Venue: 12-24 September 2011 in the Sala Riunioni Ovest. Contact information for Miller: Phone 050 22 13 114, Office number 396.

The goals of the first week (the first 10 hours) are the following:

1. introduce the students to the basics of the sequent calculus,
2. provide some formal results covering the proof-search approach to computation, and
3. present the basics of linear logic and how it can be used to make the logic programming paradigm more expressive.

The second week (the second 10 hours) will expand the role of the sequent calculus from the specification of logic programming computations to the more general settings of model checking and induction.

Most lectures will be 9am-11am daily. However, there will be no class on Friday, 16 September 2011. Instead that class will be moved to 14:00 on Wednesday, 14 September 2011. The following is an approximate schedule for the class. This schedule will be modified as the course progresses.

• Lecture 1: (12 Sept, 9:00) Overview. The basics of the sequent calculus
• Lecture 2: (13 Sept, 9:00) Sequent calculus proofs for classical and intuitionistic logic.
• Lecture 3: (14 Sept, 9:00) Goal-directed proofs, Horn clauses, Hereditary Harrop formulas, limitations of logic programming
• Lecture 4: (14 Sept, 14:00) Linear logic
• Lecture 5: (15 Sept, 9:00) Linear logic programming in Lolli
• Lecture 6: (19 Sept, 9:00) Linear Logic and Forum (finish lecture notes).
• Lecture 7: (20 Sept, 9:00) Introduce LKF, Focused proof systems for classical logic. Handout
• Lecture 8: (21 Sept, 9:00) Proof theory for fixed points and equality. Handout
• Lecture 9: (22 Sept, 9:00) Model checking, games and winning strategies, Bedwyr.
• Lecture 10: (23 Sept, 9:00) Induction and co-induction

Prerequisites: basic background of first-order logic. Familiarity with the sequent calculus is useful but not strictly necessary.

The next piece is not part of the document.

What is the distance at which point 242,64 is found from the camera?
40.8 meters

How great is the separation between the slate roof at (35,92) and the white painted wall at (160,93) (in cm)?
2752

This is not a lab course and no programming tasks are currently planned. For those who would like to explore a bit of coding related to the lectures, please contact the instructor.

Course materials: Links to course material (including some lecture notes) will be posted here as the course progresses.

1. Draft lecture notes titled Proof Search and Computation.
2. Handout on the LKF proof system.
3. Handout on fixed points and equality.

Course evaluation: The instructor has contacted the students by email and has offered them the choice of either taking a written exam or doing a project.